Pedoman tersebut tidak hanya mengatur fasilitas jabatan, tetapi juga perilaku sosial, penggunaan anggaran, dan simbol-simbol gaya hidup pejabat.
Perdebatan mengenai pengadaan fasilitas pejabat juga sering berkaitan dengan persoalan penganggaran.

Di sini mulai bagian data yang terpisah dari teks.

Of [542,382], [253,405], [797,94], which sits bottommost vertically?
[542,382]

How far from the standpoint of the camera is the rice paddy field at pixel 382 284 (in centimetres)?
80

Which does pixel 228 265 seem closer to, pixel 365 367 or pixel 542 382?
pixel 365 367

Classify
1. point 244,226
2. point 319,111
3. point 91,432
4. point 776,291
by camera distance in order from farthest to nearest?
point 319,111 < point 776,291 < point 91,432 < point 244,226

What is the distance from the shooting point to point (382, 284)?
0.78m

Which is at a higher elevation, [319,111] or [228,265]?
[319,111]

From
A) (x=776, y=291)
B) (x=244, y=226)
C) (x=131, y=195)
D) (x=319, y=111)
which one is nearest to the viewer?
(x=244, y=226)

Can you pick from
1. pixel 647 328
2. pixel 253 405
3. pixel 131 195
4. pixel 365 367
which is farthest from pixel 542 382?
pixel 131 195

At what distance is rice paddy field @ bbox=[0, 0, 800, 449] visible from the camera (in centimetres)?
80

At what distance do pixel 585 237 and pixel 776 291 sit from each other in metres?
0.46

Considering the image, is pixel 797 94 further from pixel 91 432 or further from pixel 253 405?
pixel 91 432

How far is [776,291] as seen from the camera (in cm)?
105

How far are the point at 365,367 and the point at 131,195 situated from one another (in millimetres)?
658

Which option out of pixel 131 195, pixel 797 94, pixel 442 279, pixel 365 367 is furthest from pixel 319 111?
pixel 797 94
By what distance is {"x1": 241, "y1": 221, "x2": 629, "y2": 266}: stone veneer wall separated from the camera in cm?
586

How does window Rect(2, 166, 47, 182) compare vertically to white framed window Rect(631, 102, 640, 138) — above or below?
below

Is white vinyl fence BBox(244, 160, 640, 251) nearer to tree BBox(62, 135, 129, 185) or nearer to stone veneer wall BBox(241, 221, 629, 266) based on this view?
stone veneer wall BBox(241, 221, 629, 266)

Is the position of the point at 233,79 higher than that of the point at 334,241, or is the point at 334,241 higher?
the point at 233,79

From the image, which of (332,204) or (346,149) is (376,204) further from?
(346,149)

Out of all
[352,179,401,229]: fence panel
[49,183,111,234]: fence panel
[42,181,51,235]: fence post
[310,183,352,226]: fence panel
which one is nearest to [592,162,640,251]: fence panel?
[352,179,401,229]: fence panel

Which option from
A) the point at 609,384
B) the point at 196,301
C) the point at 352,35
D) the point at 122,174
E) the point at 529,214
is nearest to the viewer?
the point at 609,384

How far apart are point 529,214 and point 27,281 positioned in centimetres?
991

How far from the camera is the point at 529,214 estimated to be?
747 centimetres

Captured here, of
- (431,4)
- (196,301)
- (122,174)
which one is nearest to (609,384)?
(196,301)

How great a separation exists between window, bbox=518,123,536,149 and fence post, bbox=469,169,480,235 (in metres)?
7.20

Kasus pengadaan meja biliar dengan harga ratusan juta rupiah, misalnya, memunculkan dugaan praktik mark-up jika dibandingkan dengan harga pasar yang jauh lebih rendah.
Menurut Djohermansyah, potensi manipulasi harga dalam pengadaan barang pemerintah bukan fenomena baru. “Tradisi mencatut atau mark-up itu sudah lama terjadi dalam birokrasi kita,” ujarnya.
Dalam sistem pengadaan modern, sebenarnya telah tersedia standar harga serta mekanisme pengawasan melalui sistem digital seperti e-catalog. Namun dalam praktiknya, celah manipulasi tetap bisa terjadi jika pengawasan tidak berjalan efektif.
Indonesia memiliki banyak lembaga pengawas, mulai dari Badan Pemeriksa Keuangan, Badan
Pengawasan Keuangan dan Pembangunan, inspektorat kementerian, hingga inspektorat daerah. Secara struktural, sistem pengawasan tersebut seharusnya mampu mencegah penyimpangan.
Namun kenyataannya, perilaku tidak etis dalam penggunaan fasilitas publik masih terus terjadi. “Artinya sistem pengawasan kita belum berjalan efektif,” kata Djohermansyah.
Ia menilai pembinaan terhadap pejabat publik tidak cukup dilakukan melalui pendekatan administratif semata. Diperlukan perubahan budaya birokrasi yang lebih sistematis dan berkelanjutan.